New Jersey Supreme Court Defines “Hospital Purposes” with regard to exemption of Nonprofit Hospital’s Offsite Wellness Center
Nonprofit hospitals are often characterized as greedy claimants of tax exemption for an expansive range of activities and facilities only loosely associated with their actual treatment facilities. Here, though, is a case where a hospital deserves credit for restraint with regard to its claim. In Hunterdon Medical Center v. Township of Readington (July 14, 2008), the New Jersey Supreme Court reversed and remanded an appellate court’s decision that a hospital’s off-site facility, at least one third of which housed a health center (with a pool, indoor track, a rock climbing wall, stairmasters, treadmills, and all sorts of aerobic equipment and weights) open to the public via membership dues, was not entitled to property tax exemption. The off-site facility also housed a physical therapy center and a cardio-pulmonary center used to treat hospital patients. The revocation of its property tax exemption cost the hospital $3.3 million and provided an opportunity for the Court to define “hospital purposes” as they relate to exemption of ancillary facilities. The Jersey Supreme Court stated that the following test should be applied in determining whether a hospital’s ancillary facility is used for “hospital purposes:”
1. The nature and extent of the services provided at the off-site location;
2. The extent to which the activity conducted in the facility is under the control or supervision of the hospital medical staff, or personnel;
3. Whether the facility serves primarily hospital patients and employees or primarily members of the general public.

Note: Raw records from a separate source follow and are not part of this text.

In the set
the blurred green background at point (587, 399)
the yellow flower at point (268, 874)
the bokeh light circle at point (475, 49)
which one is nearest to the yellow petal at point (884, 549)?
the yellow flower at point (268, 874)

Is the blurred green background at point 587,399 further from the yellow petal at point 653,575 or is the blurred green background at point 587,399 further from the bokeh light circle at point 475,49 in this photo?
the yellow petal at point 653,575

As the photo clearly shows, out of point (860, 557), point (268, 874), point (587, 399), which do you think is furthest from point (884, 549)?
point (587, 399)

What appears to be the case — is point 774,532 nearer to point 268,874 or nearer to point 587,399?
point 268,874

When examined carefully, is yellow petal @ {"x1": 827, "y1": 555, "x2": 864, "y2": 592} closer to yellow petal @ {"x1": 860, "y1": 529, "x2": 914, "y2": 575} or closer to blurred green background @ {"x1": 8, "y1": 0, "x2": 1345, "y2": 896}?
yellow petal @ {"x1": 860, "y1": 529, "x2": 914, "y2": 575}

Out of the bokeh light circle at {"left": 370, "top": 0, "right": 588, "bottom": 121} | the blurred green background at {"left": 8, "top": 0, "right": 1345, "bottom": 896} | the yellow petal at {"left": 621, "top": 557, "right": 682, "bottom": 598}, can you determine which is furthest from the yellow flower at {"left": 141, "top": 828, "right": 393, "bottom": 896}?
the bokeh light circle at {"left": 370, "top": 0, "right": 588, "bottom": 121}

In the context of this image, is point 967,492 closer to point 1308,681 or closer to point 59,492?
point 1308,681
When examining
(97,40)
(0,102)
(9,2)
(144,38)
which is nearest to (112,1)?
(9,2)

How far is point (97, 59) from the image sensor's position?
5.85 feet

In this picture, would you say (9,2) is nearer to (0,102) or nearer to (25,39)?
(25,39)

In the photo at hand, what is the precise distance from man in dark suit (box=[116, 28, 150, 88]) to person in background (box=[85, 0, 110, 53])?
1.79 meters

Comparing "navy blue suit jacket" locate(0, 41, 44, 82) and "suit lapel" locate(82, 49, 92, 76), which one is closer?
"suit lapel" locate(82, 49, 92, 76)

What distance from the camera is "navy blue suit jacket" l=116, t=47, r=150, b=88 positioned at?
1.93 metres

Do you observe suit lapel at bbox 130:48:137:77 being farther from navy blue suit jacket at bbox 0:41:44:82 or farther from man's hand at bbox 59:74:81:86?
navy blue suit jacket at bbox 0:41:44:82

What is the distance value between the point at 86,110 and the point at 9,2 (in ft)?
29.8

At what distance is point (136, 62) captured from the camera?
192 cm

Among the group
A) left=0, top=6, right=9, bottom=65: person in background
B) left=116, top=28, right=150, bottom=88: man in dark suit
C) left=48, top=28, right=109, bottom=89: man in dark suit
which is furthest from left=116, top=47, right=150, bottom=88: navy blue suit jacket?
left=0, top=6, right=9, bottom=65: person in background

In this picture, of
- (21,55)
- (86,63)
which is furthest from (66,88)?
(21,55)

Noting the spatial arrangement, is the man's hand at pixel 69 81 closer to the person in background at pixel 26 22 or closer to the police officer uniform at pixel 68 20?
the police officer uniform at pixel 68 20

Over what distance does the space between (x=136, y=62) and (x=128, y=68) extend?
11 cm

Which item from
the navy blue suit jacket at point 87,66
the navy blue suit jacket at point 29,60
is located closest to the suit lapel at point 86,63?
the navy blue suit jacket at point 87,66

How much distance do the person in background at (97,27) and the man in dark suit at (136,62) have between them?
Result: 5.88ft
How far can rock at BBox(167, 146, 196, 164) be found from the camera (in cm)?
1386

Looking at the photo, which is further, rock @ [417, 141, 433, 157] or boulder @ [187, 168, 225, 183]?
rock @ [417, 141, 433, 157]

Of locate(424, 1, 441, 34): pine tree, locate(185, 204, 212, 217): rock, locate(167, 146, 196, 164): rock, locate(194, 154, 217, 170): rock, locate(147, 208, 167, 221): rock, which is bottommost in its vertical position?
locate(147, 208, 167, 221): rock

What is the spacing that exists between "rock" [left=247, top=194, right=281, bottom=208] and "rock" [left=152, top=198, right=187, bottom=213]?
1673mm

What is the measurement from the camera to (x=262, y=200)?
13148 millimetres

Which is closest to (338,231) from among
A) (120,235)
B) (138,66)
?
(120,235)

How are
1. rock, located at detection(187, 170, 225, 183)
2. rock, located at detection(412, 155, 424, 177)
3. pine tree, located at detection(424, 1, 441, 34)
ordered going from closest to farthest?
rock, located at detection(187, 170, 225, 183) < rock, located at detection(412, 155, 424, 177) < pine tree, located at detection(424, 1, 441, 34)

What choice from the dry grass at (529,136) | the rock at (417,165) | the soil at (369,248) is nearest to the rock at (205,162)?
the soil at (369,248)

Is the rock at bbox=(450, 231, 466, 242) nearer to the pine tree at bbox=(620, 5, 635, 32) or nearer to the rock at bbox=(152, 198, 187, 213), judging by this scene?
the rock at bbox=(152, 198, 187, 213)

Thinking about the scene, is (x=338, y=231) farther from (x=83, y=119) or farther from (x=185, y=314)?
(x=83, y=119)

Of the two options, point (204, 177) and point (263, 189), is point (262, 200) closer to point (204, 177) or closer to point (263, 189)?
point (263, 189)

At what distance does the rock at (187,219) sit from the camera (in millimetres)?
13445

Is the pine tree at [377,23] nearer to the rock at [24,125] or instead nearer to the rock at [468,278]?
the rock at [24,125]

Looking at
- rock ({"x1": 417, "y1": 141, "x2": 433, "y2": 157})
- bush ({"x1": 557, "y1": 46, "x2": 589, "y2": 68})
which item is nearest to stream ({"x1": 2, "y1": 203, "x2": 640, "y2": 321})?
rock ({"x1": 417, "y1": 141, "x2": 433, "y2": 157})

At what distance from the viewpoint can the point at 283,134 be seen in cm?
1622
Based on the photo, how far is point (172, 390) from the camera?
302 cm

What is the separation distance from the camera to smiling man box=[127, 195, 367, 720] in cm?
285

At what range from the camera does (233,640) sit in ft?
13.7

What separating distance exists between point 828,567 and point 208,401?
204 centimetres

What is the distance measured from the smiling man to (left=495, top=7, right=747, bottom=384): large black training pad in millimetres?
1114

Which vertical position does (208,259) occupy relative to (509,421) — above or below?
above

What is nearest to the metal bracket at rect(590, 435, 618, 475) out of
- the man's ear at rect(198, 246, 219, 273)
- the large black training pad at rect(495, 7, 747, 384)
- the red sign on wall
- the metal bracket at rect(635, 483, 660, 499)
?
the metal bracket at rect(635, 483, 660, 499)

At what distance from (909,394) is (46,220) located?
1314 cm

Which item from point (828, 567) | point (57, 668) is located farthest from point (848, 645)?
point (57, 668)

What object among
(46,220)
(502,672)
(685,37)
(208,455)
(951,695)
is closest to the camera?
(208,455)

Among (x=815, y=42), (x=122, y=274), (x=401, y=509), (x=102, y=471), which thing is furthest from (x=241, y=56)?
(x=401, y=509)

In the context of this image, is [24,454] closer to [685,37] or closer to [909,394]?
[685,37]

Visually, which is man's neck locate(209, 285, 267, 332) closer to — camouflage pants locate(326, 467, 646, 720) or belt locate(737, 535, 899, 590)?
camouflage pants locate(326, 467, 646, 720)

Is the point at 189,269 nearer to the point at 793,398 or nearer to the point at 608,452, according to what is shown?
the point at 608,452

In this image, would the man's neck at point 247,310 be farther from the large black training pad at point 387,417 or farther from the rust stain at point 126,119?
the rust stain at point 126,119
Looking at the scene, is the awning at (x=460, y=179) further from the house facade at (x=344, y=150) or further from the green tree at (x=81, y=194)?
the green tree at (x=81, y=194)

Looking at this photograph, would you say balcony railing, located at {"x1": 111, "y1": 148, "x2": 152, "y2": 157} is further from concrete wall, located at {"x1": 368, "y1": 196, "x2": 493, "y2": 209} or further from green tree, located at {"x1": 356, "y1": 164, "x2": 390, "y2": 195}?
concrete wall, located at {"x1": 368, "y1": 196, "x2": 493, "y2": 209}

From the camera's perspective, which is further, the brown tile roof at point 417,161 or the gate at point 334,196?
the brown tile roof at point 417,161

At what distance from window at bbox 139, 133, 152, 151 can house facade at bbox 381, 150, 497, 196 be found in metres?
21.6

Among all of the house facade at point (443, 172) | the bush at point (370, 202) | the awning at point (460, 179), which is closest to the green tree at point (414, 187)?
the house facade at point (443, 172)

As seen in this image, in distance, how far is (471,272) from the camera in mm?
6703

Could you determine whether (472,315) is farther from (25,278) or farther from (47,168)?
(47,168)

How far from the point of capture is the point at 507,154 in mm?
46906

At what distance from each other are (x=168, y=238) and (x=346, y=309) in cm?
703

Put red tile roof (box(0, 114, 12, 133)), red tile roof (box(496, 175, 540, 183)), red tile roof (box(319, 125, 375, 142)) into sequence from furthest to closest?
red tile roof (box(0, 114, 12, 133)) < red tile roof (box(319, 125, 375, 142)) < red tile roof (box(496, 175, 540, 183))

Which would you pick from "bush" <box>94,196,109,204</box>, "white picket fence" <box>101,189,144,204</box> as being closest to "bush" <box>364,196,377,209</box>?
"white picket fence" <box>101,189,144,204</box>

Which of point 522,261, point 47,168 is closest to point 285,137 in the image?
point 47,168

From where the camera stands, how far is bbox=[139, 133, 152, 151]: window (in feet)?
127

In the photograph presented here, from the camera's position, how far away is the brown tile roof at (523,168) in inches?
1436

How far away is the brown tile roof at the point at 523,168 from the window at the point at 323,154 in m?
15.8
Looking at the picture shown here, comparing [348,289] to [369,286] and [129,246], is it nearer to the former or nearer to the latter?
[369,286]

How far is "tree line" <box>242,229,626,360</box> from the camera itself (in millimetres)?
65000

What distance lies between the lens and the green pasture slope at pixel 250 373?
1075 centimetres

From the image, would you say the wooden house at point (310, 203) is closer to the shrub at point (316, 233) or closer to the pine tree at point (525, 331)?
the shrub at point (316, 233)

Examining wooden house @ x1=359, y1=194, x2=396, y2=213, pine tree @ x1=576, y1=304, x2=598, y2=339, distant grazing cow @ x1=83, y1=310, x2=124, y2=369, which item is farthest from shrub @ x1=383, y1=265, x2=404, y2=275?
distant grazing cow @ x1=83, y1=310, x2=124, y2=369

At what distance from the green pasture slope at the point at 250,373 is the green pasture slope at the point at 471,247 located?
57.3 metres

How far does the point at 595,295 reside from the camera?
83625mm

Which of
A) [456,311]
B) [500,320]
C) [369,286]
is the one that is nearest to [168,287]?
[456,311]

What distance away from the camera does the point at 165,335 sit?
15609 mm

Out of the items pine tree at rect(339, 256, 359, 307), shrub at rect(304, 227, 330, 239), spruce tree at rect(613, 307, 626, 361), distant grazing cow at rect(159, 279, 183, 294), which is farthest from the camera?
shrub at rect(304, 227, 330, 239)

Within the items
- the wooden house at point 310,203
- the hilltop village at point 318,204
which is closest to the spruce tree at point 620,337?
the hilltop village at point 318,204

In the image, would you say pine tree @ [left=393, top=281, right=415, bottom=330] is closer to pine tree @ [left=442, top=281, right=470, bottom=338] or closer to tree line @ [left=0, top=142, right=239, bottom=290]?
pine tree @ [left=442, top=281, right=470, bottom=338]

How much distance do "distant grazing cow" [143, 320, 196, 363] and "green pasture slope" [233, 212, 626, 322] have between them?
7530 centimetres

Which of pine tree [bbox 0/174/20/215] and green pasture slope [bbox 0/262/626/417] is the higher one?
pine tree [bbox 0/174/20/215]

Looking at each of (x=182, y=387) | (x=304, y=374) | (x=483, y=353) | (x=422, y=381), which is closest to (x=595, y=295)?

Two additional considerations should be included in the analysis under factor three above when the hospital’s off-site activity is not one for which the hospital has been licensed to perform off site by regulatory authorities. See, e.g., N.J.A.C. 8:43G-2.11(c). Although neither should be treated as dispositive, they are: (1) whether the facility competes with like commercial or privately owned facilities; and, even if the answer to (1) is in the affirmative, (2) whether the facility, or the particular disputed part, is actually used predominantly by patients and hospital employees or by commercial members.
The Court determined that the lower court’s test to determine whether a hospital’s off-site facility was actually used for “hospital purposes” was too restrictive for purposes of the state’s property tax exemption for charitable activitiies, and did not sufficiently take into account modern day health care:
In our view, the analysis for “hospital purposes” must take into consideration the many medical pursuits permitted to the “modern” hospital in New Jersey. A hospital can no longer be restrictively equated with a nineteenth, or even twentieth,century vision of a monolithic building, in which is offered continuous inpatient care or emergency treatment, twenty-four hours per day, to the sick, disabled, and infirm. Licensing authorities have allowed hospital activities to evolve as inpatient stays have diminished. Today, treatment often is delivered on an outpatient basis at a hospital’s main facility, as well as at off-site facilities, backed up by the promise of ready inpatient care from the general, acute-care hospital when necessary. Thus, a fair definition of core “hospital purposes” must acknowledge the variety of activities that a modern hospital can be expected to perform for patients, be they inpatients or outpatients. That said, a hospital’s expansive view of its mission does not necessarily equate with “hospital purposes” in the tax exemption analysis.
All of this seems perfectly reasonable to me, at least in theory. But the application of a perfectly reasonable-sounding analysis with regard to health care, I think, has brought us to the present situation that seems to allow even altogether commercial fitness centers to attain tax exemption by association with a treatment facility, even as the market provides such services in more than sufficient supply. It would have been interesting, as a purely academic matter, to have seen how the appellate court applied the new analysis to the hospital’s members-only fitness center occupying the first floor of the facility. In fact, the hospital might have argued for exemption for its fitness center. Other nonprofit hospitals have, haven’t they? And successfully too. But the Court let stand that part of the lower court’s opinion denying property tax exemption for the fitness center. Apparently, (and surprisingly too) this hospital’s cert petition conceded the taxability of the fitness center (see footnote 17 of the opinion). We might speculate that the concession was motivated by the desire to maintain credibility with respect to its legal arguments. In any event, the hospital certainly deserves credit for the concession.